Composing APIs and CLIs in the LLM era
walters.app29 points by zerf 8 hours ago
29 points by zerf 8 hours ago
We also use CLI tools for agents because it is obvious that they are good at it.
Our approach is slightly more complex because we need to supported fully authenticated sessions for end users and for shared credentials. It works by creating scoped API tokens to our service which get bundled into dynamically generated CLI clients. We point the agent to the client and voila. The agent can now run `some-command list-gmail-messages --query "tom"`. The oauth complexities, credential lifecycle and everything is handled automatically by the platform on the fly - it does not matter if the user is on Slack or access the agent through some chat interface or if the agent runs in the background doing work. It just works!
I've been beating this drum for the last 8 months.
The next frontier is using hooks to guide agents to use tools better and avoid doom loops.
This is what I’ve been doing too. Give the LLM a link to an OAS for an API and let it use curl for everything after that. I don’t even wrap the API or use restish all, the LLM knows how to use curl well enough.

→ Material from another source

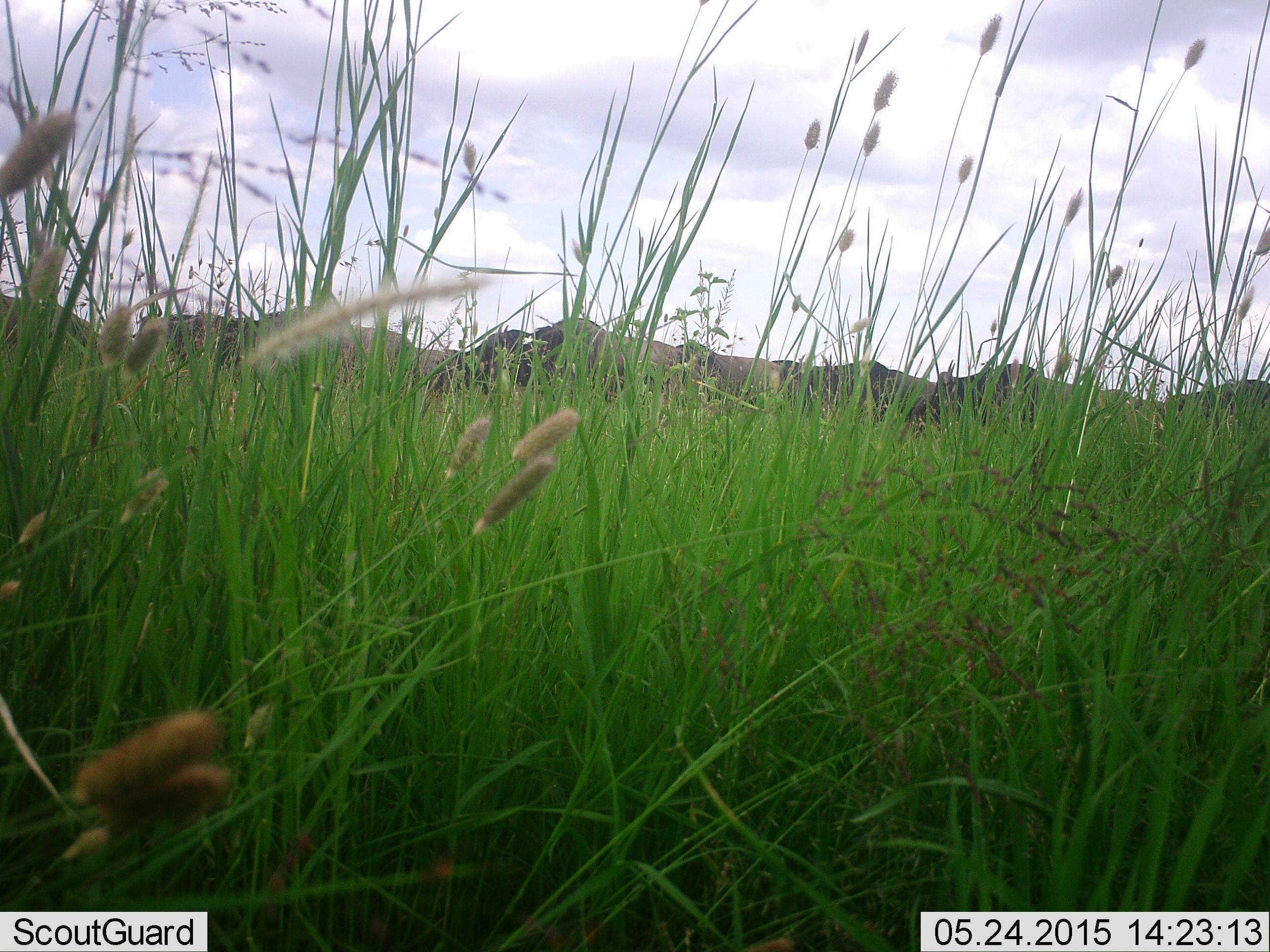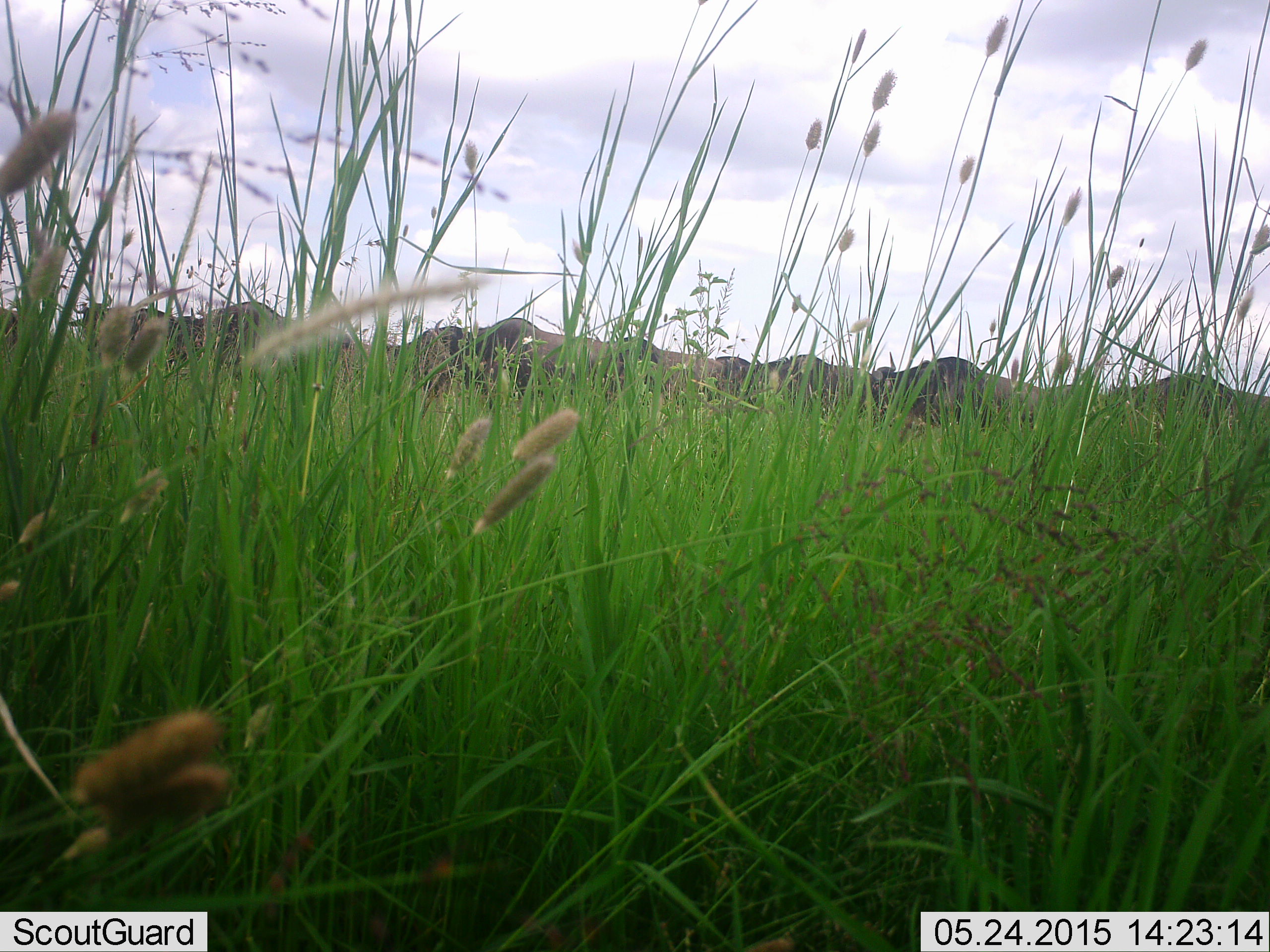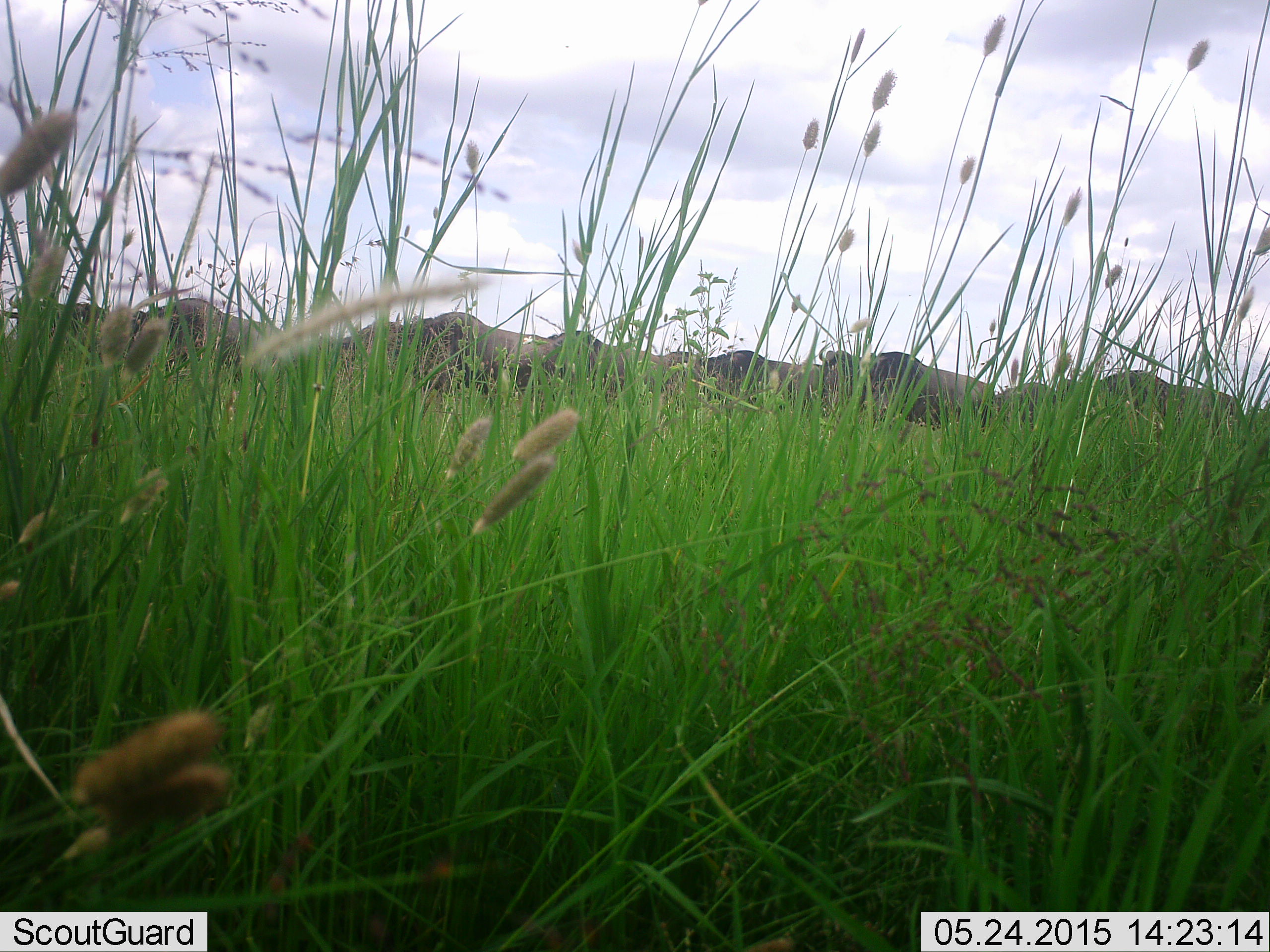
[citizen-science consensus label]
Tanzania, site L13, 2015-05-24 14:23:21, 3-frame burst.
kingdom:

This lets me add quick skills that are essentially just: “this is the OAS link, this is how you store and use the authorization, this is when I want you to use it”. That combined with pointing it at the documentation for common workflows and usage examples, and it’s been great.
The only thing I’ve had trouble with is auth really. MCPs are treated as first class citizens by most model provider’s agents and trying to provide a shell-based alternative for hiding the secret credentials from the LLM has been difficult.

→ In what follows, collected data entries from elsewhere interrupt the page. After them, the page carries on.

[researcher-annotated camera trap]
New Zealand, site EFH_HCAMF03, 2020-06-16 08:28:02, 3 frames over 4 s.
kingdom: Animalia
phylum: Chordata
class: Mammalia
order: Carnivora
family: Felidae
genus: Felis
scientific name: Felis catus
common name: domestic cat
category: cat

Of all the interface modalities available, CLIs seem like the most natural for copilots to work with. Lots of examples in the training data, universal interface for help, maps well to the sequential nature of token generation, similar syntax for different OSs… I can see them replacing skills and MCP et al from the model’s perspective.
this seems like what MCPs should have been from the beginning. If you think MCPs are better, can you explain why?